Dorota Szelągowska wielokrotnie wspominała w wywiadach, że jej dzieciństwo nie należało do najłatwiejszych. Najpierw wnętrzarska ekspertka przeżyła rozwód rodziców, a następnie musiała żyć pod jednym dachem z agresywnym alkoholikiem, który - jak twierdziła - okazał się pedofilem. Choć przeszła przez piekło, to po latach zapewnia, że ją do zbudowało.
Działy się różne złe rzeczy. Ale nie oddałabym tego, ponieważ to mnie zbudowało. Jakbym mogła cofnąć czas i powiedzieć: "Hej, możesz cofnąć czas. Nie będziesz miała ojczyma alkoholika, który był pedofilem. Nie będziesz miała rozwodu rodziców, nie będziesz miała różnych rzeczy, ucieczek z matką z domu, bo ojczym postanawia zrobić coś złego..." - nie oddałabym tego za nic - mówiła niegdyś w rozmowie z Magdą Mołek.
Dorota Szelągowska wprost o ojczymie-pedofilu. Przeżyła prawdziwy koszmar
Teraz gospodyni "Totalnych remontów Szelągowskiej" wróciła do tego wątku podczas rozmowy w podcaście "WojewódzkiKędzierski". Dorota Szelągowska wspomina, że ojczym miał regularnie dopuszczać się przemocy wobec jej matki i musiała wzywać do domu policję. Nie mogła też liczyć na prywatność.
Nie chciałam go zabić, tylko skrzywdzić. Gdy masz taką sytuację, że ojczym tłucze ci matkę, zamyka drzwi, a ty musisz dzwonić po policję, w pewnym momencie jest ci już wszystko jedno. Przekroczone zostały wszystkie moje [granice - przyp.red.], przeczytane moje pamiętniki - mówi wprost.
W trakcie wywiadu przytoczyła też pewną anegdotę.
Pamiętam, że on pojechał na jakiś wyjazd ze swoją kochanką i wrócił ze złamaną nogą z nart. I miał taki rowerek. Usiadłam, wzięłam śrubokręcik i rozkręciłam go tak, że trzymał się na ostatnich śrubach.

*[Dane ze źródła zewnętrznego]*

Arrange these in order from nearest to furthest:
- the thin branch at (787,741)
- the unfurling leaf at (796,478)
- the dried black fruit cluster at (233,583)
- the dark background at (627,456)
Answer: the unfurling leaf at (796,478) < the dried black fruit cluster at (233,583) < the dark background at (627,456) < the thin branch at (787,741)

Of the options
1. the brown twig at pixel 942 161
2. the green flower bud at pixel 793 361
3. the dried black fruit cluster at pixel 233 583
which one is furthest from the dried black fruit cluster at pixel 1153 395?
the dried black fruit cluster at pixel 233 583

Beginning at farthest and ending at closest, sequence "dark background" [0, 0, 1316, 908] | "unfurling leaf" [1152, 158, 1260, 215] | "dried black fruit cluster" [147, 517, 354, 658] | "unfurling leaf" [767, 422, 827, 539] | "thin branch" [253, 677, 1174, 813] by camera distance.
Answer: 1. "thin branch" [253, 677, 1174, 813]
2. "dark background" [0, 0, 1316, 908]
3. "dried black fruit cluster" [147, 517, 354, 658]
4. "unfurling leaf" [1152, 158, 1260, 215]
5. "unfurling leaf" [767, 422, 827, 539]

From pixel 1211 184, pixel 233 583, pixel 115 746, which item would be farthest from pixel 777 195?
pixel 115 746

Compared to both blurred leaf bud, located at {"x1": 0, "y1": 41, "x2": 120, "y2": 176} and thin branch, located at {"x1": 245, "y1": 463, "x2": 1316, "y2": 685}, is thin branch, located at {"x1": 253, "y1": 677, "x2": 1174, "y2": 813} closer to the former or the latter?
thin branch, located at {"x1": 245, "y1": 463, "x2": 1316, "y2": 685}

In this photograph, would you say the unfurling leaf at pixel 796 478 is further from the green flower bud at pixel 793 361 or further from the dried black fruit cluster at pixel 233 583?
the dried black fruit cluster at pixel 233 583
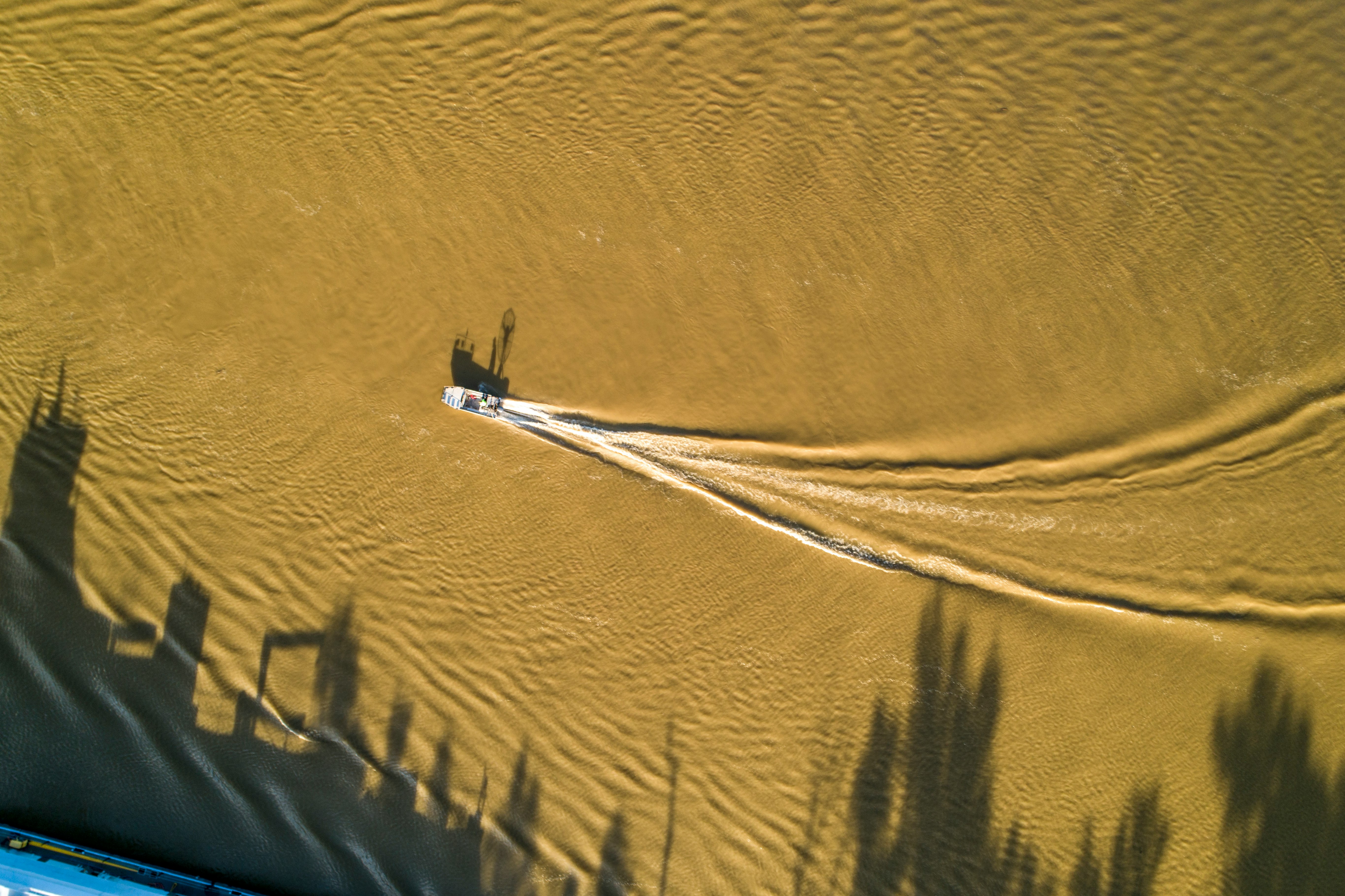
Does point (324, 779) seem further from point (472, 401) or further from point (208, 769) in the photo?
point (472, 401)

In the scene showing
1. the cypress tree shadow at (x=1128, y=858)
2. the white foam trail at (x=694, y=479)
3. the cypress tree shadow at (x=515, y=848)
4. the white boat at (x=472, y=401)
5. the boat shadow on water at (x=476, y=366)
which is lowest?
the cypress tree shadow at (x=515, y=848)

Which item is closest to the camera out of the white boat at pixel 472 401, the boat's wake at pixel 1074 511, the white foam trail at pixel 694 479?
the white boat at pixel 472 401

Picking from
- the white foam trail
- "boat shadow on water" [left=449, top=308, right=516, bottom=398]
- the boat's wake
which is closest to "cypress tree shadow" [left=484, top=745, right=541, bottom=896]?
the white foam trail

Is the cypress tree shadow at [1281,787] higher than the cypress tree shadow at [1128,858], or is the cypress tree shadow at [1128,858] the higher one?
the cypress tree shadow at [1281,787]

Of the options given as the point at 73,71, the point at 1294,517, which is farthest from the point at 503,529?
the point at 1294,517

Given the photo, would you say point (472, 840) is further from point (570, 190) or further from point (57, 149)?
point (57, 149)

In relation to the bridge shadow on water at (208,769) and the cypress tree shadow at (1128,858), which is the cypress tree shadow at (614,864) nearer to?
the bridge shadow on water at (208,769)

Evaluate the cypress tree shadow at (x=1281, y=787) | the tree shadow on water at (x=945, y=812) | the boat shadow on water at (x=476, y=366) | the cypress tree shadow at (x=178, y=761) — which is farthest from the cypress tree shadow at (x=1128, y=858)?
the boat shadow on water at (x=476, y=366)

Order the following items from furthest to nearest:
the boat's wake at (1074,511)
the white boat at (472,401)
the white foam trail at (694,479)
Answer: the white foam trail at (694,479)
the boat's wake at (1074,511)
the white boat at (472,401)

Wiedziałam, że mnie nie dogoni, więc mogłam przed nim uciekać. Ten człowiek był zdolny do różnych rzeczy - ujawniła.
Dalsza część artykułu pod materiałem wideo
Gdzie teraz pracuje ojczym Doroty Szelągowskiej? Będziecie zaskoczeni
Prezenterkę zapytano też o to, jak potoczyły się dalsze losy mężczyzny, który zrujnował jej dzieciństwo. Okazuje się, że mężczyzna może działać w branży medialnej i to w publicznej telewizji...
Mój ojczym najprawdopodobniej mnie nie skrzywdził. Z tego, co wiem, pracuje w TVP, ale nie wiem dokładnie, nie mam wielu wspomnień z tego czasu - wyznała.
Przy okazji Szelągowska zdradziła, że wisiała nad nią groźba pozwu za ewentualne ujawnienie prawdy, ale jest gotowa walczyć o prawdę. Nie ukrywa też, że mężczyzna jest jedną z niewielu osób, których zupełnie nie darzy sympatią.
Moja mama, jak powiedziałam o tym głośno [że jest pedofilem - przyp.red.], stwierdziła: "Dorota, przecież on nas pozwie". Odpowiedziałam jej: "Mamo, po pierwsze nie nas, a mnie, a po drugie, zapraszam". Jest złym człowiekiem. Nie lubię w swoim życiu trzech osób, mam do nich pretensje, i on jest jedną z tych trzech osób. Gdybym go zobaczyła na ulicy, nie wiem, jakbym się zachowała.